What to do – Quote, word for word, every line starting at the line that contains "Which particular item" and ending with the last line of the records; include both of these lines and no others.

Rows of spatial question data
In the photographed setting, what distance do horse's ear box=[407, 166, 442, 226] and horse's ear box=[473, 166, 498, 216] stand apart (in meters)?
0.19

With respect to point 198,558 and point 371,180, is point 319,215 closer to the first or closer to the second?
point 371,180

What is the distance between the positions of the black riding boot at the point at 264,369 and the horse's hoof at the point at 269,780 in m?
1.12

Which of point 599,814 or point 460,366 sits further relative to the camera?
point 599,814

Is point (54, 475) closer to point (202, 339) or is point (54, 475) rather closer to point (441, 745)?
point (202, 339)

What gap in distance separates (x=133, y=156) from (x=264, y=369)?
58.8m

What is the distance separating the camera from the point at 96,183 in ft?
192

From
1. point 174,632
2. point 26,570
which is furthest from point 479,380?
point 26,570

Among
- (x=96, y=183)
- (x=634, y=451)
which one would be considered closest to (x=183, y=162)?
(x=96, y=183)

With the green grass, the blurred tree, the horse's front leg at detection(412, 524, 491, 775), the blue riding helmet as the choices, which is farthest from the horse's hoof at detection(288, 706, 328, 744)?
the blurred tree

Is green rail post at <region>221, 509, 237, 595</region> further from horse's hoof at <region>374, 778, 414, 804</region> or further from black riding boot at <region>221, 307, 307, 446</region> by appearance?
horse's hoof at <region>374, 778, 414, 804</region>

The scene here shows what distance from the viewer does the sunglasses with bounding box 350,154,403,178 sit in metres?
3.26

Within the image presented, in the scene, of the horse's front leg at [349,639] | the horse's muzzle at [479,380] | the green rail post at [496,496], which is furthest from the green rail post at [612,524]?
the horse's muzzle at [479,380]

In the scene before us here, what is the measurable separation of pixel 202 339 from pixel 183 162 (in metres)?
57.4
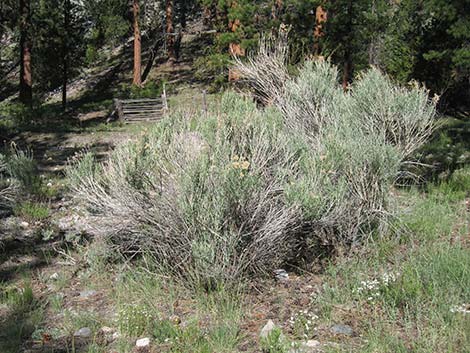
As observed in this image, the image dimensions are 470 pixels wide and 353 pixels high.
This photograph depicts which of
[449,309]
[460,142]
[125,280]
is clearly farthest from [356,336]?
[460,142]

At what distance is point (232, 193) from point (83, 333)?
1.44 meters

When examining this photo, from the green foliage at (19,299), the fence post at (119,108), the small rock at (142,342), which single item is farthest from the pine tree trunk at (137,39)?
the small rock at (142,342)

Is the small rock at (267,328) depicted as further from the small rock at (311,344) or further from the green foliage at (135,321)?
the green foliage at (135,321)

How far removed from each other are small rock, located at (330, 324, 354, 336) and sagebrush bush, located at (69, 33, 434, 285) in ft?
2.83

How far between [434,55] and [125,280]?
631 inches

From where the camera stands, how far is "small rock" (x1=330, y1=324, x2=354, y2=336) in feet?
11.2

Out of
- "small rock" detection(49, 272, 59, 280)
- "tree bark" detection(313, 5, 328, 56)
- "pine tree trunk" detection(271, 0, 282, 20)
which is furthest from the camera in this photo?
"pine tree trunk" detection(271, 0, 282, 20)

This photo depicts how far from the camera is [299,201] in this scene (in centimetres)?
413

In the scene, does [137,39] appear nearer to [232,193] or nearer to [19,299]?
[19,299]

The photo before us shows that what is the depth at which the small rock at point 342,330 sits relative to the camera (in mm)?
3420

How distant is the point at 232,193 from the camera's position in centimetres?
387

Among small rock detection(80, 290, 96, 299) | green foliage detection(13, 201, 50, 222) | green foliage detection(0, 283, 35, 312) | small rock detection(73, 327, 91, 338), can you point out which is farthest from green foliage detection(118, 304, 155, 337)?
green foliage detection(13, 201, 50, 222)

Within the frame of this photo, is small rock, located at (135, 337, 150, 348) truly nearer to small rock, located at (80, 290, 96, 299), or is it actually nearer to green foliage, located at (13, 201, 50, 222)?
small rock, located at (80, 290, 96, 299)

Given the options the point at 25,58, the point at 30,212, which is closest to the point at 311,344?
the point at 30,212
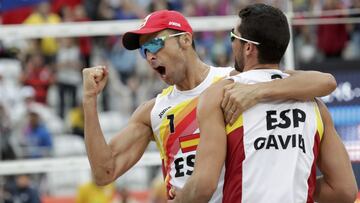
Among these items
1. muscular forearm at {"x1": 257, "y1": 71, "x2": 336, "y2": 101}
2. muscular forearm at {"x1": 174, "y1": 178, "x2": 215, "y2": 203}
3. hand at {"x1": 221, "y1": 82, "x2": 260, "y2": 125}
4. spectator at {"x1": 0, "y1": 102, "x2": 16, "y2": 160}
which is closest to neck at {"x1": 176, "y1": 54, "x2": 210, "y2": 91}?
muscular forearm at {"x1": 257, "y1": 71, "x2": 336, "y2": 101}

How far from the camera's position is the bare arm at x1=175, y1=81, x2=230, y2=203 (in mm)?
4320

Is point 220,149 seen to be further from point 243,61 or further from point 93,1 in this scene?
point 93,1

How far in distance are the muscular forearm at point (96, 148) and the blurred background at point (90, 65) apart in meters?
4.15

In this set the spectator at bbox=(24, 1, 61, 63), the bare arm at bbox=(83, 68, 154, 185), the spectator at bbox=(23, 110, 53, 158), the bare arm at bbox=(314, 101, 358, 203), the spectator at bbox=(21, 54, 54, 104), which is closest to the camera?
the bare arm at bbox=(314, 101, 358, 203)

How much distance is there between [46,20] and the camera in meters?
12.6

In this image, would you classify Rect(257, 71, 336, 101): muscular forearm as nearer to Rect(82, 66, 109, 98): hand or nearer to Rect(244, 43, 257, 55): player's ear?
Rect(244, 43, 257, 55): player's ear

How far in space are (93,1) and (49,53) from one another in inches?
39.9

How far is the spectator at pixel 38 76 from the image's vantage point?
39.5 feet

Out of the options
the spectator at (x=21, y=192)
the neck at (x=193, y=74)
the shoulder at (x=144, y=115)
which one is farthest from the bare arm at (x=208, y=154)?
the spectator at (x=21, y=192)

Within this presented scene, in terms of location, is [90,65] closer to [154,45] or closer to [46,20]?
[46,20]

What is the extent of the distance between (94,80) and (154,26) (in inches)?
19.3

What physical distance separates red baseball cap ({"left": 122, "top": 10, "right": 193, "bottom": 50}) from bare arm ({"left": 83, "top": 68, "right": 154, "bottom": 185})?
1.06 ft

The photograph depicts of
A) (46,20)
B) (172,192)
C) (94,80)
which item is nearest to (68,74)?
(46,20)

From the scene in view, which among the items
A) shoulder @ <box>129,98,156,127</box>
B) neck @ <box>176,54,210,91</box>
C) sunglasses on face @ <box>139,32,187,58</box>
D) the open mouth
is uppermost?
sunglasses on face @ <box>139,32,187,58</box>
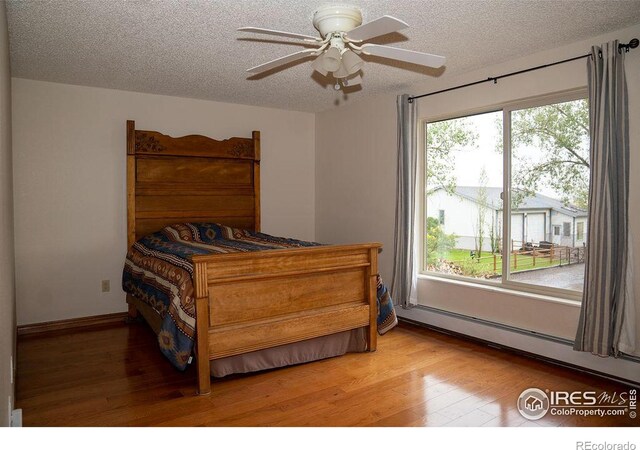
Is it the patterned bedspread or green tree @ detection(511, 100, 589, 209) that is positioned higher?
green tree @ detection(511, 100, 589, 209)

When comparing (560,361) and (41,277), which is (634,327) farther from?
(41,277)

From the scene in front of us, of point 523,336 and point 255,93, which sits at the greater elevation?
point 255,93

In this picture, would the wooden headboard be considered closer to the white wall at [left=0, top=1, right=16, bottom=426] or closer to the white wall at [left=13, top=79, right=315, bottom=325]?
the white wall at [left=13, top=79, right=315, bottom=325]

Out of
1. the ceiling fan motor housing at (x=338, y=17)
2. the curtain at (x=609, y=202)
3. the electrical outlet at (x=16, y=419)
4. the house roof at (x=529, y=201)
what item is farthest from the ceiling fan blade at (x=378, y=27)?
the electrical outlet at (x=16, y=419)

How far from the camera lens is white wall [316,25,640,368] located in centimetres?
306

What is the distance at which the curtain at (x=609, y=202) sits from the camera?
9.09 ft

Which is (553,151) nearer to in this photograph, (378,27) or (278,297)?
(378,27)

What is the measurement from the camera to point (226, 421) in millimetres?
2373

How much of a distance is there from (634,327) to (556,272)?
0.70 meters

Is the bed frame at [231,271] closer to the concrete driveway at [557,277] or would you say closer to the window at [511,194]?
the window at [511,194]

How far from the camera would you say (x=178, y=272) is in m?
2.97

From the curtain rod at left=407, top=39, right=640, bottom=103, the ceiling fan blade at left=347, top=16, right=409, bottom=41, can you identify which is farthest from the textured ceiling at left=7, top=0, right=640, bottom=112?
the ceiling fan blade at left=347, top=16, right=409, bottom=41

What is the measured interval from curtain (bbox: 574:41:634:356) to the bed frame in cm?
144

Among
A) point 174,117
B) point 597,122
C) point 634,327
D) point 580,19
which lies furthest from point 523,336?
point 174,117
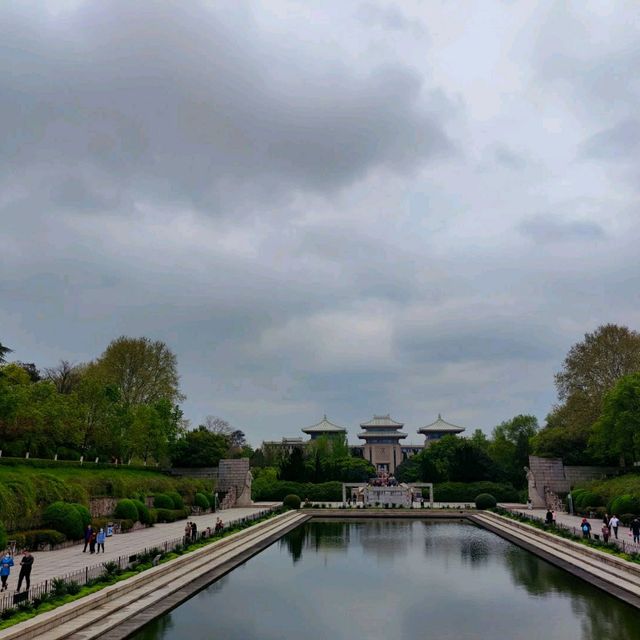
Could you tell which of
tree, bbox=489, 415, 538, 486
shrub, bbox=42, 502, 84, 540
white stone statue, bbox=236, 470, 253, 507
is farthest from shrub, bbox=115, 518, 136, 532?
tree, bbox=489, 415, 538, 486

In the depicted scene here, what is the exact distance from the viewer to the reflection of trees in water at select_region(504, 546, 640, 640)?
43.5ft

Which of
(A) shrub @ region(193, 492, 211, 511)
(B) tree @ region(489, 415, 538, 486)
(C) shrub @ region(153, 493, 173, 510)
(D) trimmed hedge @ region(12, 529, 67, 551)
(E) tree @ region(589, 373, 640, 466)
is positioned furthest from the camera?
(B) tree @ region(489, 415, 538, 486)

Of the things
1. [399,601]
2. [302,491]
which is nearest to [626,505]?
[399,601]

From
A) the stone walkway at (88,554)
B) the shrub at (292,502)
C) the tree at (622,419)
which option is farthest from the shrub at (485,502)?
the stone walkway at (88,554)

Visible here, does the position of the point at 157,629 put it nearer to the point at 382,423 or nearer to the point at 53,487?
the point at 53,487

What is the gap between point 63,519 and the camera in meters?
24.4

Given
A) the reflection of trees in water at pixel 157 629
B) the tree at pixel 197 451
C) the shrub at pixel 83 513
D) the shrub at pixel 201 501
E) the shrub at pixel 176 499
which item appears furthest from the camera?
the tree at pixel 197 451

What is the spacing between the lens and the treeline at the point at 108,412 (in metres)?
33.7

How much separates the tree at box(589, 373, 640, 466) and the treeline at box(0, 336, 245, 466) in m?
29.6

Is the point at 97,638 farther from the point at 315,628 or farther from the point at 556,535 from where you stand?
the point at 556,535

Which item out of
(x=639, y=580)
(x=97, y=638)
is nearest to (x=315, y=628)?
(x=97, y=638)

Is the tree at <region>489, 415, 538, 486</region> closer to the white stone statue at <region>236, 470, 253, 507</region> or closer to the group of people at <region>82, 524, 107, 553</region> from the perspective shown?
the white stone statue at <region>236, 470, 253, 507</region>

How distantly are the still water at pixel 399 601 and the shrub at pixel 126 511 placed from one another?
852 cm

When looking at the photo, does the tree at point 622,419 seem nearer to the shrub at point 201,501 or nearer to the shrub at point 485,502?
the shrub at point 485,502
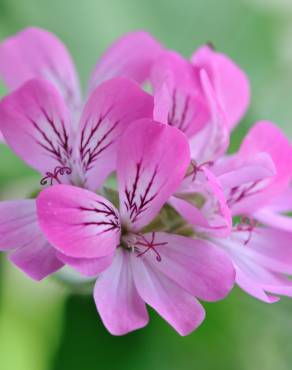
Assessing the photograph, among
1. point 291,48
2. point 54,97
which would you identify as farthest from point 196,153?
point 291,48

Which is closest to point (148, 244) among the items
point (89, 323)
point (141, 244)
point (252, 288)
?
point (141, 244)

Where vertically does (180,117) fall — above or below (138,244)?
above

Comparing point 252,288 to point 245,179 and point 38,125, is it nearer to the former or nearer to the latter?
point 245,179

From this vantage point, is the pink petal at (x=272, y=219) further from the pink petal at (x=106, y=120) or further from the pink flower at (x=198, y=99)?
the pink petal at (x=106, y=120)

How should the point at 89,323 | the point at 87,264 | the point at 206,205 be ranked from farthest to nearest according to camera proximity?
the point at 89,323 → the point at 206,205 → the point at 87,264

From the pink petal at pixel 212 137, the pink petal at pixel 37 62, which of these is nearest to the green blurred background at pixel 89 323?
the pink petal at pixel 37 62

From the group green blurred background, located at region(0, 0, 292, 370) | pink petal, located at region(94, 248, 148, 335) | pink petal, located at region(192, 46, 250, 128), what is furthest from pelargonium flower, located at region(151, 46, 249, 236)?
green blurred background, located at region(0, 0, 292, 370)

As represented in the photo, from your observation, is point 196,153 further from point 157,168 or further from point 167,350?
point 167,350
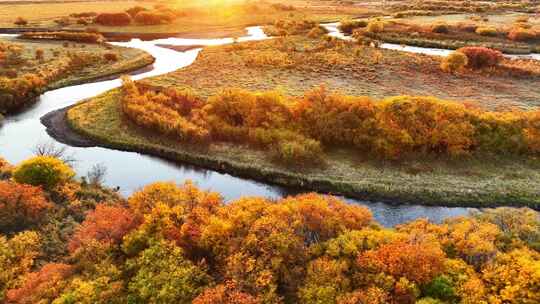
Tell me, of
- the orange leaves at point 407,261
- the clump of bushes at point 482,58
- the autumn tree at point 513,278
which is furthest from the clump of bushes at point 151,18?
the autumn tree at point 513,278

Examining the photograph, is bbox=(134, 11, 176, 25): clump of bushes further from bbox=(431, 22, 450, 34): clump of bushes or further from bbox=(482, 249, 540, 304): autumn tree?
bbox=(482, 249, 540, 304): autumn tree

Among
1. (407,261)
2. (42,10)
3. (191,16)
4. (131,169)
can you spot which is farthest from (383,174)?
(42,10)

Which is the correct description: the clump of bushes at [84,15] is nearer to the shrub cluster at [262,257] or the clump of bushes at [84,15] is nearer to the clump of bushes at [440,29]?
the clump of bushes at [440,29]

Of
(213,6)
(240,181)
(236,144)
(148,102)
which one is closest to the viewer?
(240,181)

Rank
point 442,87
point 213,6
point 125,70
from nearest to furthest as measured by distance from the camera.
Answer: point 442,87
point 125,70
point 213,6

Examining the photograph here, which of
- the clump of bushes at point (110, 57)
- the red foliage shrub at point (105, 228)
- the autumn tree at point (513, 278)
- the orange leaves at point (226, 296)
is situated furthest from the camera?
the clump of bushes at point (110, 57)

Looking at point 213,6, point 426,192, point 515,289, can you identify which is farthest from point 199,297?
point 213,6

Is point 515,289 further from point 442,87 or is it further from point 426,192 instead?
point 442,87
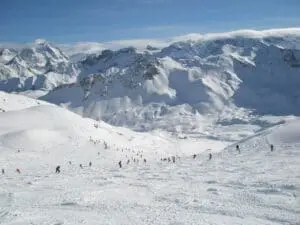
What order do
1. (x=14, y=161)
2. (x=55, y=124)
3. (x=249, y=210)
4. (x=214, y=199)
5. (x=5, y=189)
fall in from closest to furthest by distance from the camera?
(x=249, y=210)
(x=214, y=199)
(x=5, y=189)
(x=14, y=161)
(x=55, y=124)

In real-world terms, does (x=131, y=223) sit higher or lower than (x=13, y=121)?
lower

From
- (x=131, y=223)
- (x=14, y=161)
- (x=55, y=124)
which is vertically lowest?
(x=131, y=223)

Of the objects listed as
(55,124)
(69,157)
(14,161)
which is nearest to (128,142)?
(55,124)

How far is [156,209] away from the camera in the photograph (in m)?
27.6

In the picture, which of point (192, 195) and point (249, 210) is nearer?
point (249, 210)

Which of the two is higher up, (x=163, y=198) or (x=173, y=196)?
(x=173, y=196)

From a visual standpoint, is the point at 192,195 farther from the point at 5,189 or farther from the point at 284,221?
the point at 5,189

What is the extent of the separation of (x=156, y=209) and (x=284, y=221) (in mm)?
7632

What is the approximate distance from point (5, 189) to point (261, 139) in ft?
149

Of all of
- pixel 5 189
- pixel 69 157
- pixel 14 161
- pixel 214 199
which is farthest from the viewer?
pixel 69 157

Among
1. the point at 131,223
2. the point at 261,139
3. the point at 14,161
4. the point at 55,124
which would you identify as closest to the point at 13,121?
the point at 55,124

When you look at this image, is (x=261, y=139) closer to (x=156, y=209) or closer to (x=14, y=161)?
(x=14, y=161)

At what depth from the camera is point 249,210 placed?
2673 cm

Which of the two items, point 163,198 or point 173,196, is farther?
point 173,196
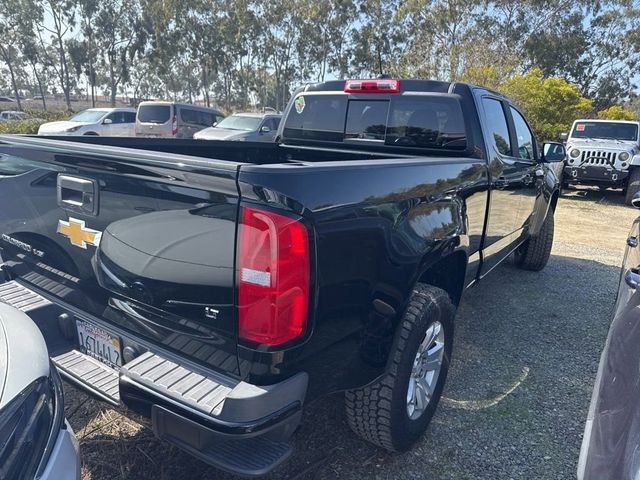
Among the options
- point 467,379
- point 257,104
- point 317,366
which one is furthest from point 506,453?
point 257,104

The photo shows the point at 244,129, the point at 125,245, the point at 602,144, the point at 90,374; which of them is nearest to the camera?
the point at 125,245

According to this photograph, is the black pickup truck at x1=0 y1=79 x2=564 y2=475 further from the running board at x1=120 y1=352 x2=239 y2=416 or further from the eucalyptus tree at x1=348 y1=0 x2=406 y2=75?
the eucalyptus tree at x1=348 y1=0 x2=406 y2=75

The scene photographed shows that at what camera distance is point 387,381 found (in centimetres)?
229

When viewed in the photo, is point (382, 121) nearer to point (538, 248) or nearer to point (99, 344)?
point (99, 344)

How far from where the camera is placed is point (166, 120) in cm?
1579

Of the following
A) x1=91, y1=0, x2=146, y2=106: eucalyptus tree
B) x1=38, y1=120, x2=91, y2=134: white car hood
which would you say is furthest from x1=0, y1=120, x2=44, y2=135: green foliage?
x1=91, y1=0, x2=146, y2=106: eucalyptus tree

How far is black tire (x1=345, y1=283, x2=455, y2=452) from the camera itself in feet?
7.55

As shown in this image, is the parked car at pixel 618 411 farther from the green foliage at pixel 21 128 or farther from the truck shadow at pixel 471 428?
the green foliage at pixel 21 128

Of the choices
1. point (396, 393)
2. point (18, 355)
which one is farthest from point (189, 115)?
point (18, 355)

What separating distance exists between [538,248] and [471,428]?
11.0 ft

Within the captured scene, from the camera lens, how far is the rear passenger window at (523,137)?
14.1 feet

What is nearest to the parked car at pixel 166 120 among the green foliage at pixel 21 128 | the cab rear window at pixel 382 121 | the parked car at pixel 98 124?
the parked car at pixel 98 124

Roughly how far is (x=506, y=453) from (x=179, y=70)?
6118cm

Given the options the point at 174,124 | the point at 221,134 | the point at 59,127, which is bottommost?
the point at 59,127
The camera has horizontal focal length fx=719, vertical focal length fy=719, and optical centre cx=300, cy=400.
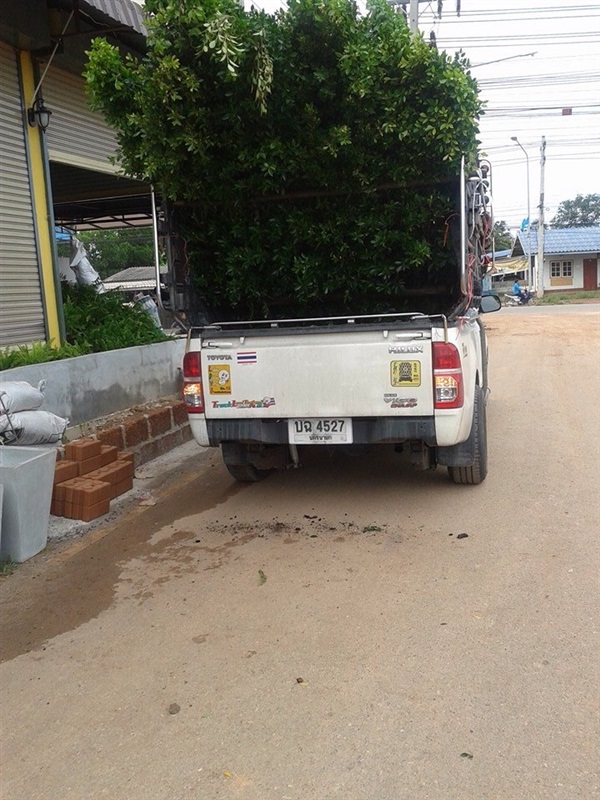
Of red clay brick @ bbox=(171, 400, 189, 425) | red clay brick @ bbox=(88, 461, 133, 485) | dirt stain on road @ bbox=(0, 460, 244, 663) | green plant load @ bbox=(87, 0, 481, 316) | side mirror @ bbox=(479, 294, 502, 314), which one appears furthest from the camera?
red clay brick @ bbox=(171, 400, 189, 425)

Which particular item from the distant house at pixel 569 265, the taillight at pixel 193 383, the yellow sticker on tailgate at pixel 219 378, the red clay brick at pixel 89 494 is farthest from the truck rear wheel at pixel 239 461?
the distant house at pixel 569 265

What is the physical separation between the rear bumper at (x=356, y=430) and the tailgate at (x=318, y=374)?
0.07 metres

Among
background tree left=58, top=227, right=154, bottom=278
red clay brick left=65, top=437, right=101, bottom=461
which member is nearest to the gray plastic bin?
red clay brick left=65, top=437, right=101, bottom=461

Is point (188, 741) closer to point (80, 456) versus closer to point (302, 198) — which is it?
point (80, 456)

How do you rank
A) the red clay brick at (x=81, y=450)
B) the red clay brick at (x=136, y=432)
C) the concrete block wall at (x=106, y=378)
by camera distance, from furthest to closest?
the red clay brick at (x=136, y=432) < the concrete block wall at (x=106, y=378) < the red clay brick at (x=81, y=450)

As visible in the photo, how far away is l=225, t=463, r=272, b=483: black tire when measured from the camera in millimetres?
6175

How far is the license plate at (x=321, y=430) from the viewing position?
527cm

Solution for this problem –
Which particular item from the distant house at pixel 569 265, the taillight at pixel 193 383, the yellow sticker on tailgate at pixel 219 378, the red clay brick at pixel 89 494 is farthest from the truck rear wheel at pixel 239 461?
the distant house at pixel 569 265

What is the physical separation between the rear bumper at (x=356, y=430) and the tailgate at (x=318, y=374)?
0.07 metres

Among
background tree left=58, top=227, right=154, bottom=278
red clay brick left=65, top=437, right=101, bottom=461
which member is nearest to the gray plastic bin?
red clay brick left=65, top=437, right=101, bottom=461

Is point (188, 741) closer to point (80, 456) versus closer to point (302, 198) — which is it?
point (80, 456)

How do you rank
A) the red clay brick at (x=81, y=450)
B) the red clay brick at (x=136, y=432)
C) the concrete block wall at (x=106, y=378)
by camera distance, from furthest to closest?
the red clay brick at (x=136, y=432) < the concrete block wall at (x=106, y=378) < the red clay brick at (x=81, y=450)

As visible in the photo, how far away is l=225, t=463, r=272, b=483: black tire when measured from the camera in millimetres?
6175

How far is the license plate at (x=321, y=430) from the viewing position?
527cm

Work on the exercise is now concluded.